In the original description, Powell described the species as follows:

Shell very large for the genus, subulate, smooth and polished except for a few faint subperipheral spiral striations. Whorls numerous, ten and one-third showing in the holotype, which has the protoconch and several post-nuclear whorls missing. Height of each whorl of the spire about one fourth the diameter. Spire very tall, straight sided, except for deeply impressed V-shaped bevel-sided sutures. The body-whorl is rounded except for the very
slight sutural bevel. The aperture is slightly damaged, but is shown to be small, with six sharp spiral ridges upon the inside of the outer lip. Columella vertical, very massive, with a strong plait at the upper two thirds of its height.

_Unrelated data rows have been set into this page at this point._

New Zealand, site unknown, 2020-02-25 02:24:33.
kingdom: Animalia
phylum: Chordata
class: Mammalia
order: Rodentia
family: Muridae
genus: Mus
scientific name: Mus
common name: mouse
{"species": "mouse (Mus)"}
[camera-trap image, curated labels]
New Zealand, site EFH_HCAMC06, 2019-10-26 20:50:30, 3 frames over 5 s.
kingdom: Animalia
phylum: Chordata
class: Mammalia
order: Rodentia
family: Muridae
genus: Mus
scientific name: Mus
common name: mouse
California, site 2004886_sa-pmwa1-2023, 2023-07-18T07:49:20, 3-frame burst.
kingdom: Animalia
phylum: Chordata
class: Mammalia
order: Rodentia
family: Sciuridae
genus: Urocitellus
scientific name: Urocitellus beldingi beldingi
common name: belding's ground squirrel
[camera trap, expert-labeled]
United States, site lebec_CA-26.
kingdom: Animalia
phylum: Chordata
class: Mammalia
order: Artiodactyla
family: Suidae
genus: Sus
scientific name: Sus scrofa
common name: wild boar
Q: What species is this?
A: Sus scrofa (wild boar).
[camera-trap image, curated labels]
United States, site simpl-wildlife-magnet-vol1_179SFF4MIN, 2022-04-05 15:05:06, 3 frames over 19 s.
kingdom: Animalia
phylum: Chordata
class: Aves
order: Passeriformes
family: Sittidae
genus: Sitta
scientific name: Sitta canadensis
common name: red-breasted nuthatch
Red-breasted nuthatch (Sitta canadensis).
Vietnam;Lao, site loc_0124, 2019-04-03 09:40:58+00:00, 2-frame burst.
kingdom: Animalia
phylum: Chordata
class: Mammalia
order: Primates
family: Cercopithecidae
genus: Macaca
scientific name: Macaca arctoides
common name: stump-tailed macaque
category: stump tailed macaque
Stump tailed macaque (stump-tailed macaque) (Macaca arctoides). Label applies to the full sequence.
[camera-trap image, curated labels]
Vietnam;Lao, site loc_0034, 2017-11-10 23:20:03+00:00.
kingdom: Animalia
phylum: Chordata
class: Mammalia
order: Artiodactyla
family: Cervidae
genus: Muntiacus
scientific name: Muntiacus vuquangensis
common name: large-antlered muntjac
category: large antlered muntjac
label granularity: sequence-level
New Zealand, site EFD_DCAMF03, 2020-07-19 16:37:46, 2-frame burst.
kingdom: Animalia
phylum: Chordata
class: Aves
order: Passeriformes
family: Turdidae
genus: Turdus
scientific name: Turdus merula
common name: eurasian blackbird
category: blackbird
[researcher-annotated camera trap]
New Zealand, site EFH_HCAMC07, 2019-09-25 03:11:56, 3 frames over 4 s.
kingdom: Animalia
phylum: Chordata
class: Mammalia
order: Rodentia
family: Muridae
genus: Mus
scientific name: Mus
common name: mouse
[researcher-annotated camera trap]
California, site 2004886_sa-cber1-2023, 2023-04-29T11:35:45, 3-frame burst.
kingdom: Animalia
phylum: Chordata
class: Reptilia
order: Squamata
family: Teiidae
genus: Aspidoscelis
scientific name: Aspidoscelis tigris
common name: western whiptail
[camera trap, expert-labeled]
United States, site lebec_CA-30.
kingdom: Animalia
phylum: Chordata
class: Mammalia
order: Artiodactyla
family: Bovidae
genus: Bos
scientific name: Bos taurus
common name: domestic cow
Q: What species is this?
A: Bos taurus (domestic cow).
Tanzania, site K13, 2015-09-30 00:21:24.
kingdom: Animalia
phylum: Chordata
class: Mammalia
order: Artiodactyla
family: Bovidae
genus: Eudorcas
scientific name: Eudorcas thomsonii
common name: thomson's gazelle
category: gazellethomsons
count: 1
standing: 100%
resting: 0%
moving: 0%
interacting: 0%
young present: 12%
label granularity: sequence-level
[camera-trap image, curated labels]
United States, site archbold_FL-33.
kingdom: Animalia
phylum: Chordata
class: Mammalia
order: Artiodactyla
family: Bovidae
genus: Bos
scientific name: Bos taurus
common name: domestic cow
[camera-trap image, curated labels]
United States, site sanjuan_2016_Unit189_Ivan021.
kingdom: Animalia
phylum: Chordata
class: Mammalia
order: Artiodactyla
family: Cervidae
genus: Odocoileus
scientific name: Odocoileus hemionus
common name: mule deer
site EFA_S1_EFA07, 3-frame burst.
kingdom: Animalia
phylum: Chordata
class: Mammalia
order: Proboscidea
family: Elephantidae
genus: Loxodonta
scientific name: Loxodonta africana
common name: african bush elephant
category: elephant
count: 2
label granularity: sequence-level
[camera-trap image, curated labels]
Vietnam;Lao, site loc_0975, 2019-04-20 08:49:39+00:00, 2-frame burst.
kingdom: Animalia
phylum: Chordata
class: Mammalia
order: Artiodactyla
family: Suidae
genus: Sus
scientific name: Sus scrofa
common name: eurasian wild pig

The holotype of the species measures 13.6 mm in height (estimated height of the unbroken shell 15.5 mm), and 4.5 mm in diameter. The species has microscopic growth lines, spiral striae, and numerous, fine, subperipheral spirals, which were not noted by Powell. Powell felt that Tibersyrnola semiconcava was closely related to the species, but differs due to lower and broader whorl proportions in T. tepikiensis.

==Taxonomy==

The species was first described by A.W.B. Powell in 1934, using the name Syrnola tepikiensis. The species was recombined in 1937 by C. R. Laws, who moved the species to the genus Tibersyrnola, due to heavy lirations in the outer lip. The holotype was collected by Powell in August 1933 from 6 km east of Cape Runaway in the Bay of Plenty Region, and is held by the Auckland War Memorial Museum. Fossils of the species have continued to be found in the vicinity of Cape Runaway.

==Distribution==

This extinct marine species dates to the Late Pleistocene (Haweran), and is only known to occur in the strata of the Waipaoa Formation (Te Piki Member), in the eastern Bay of Plenty, New Zealand.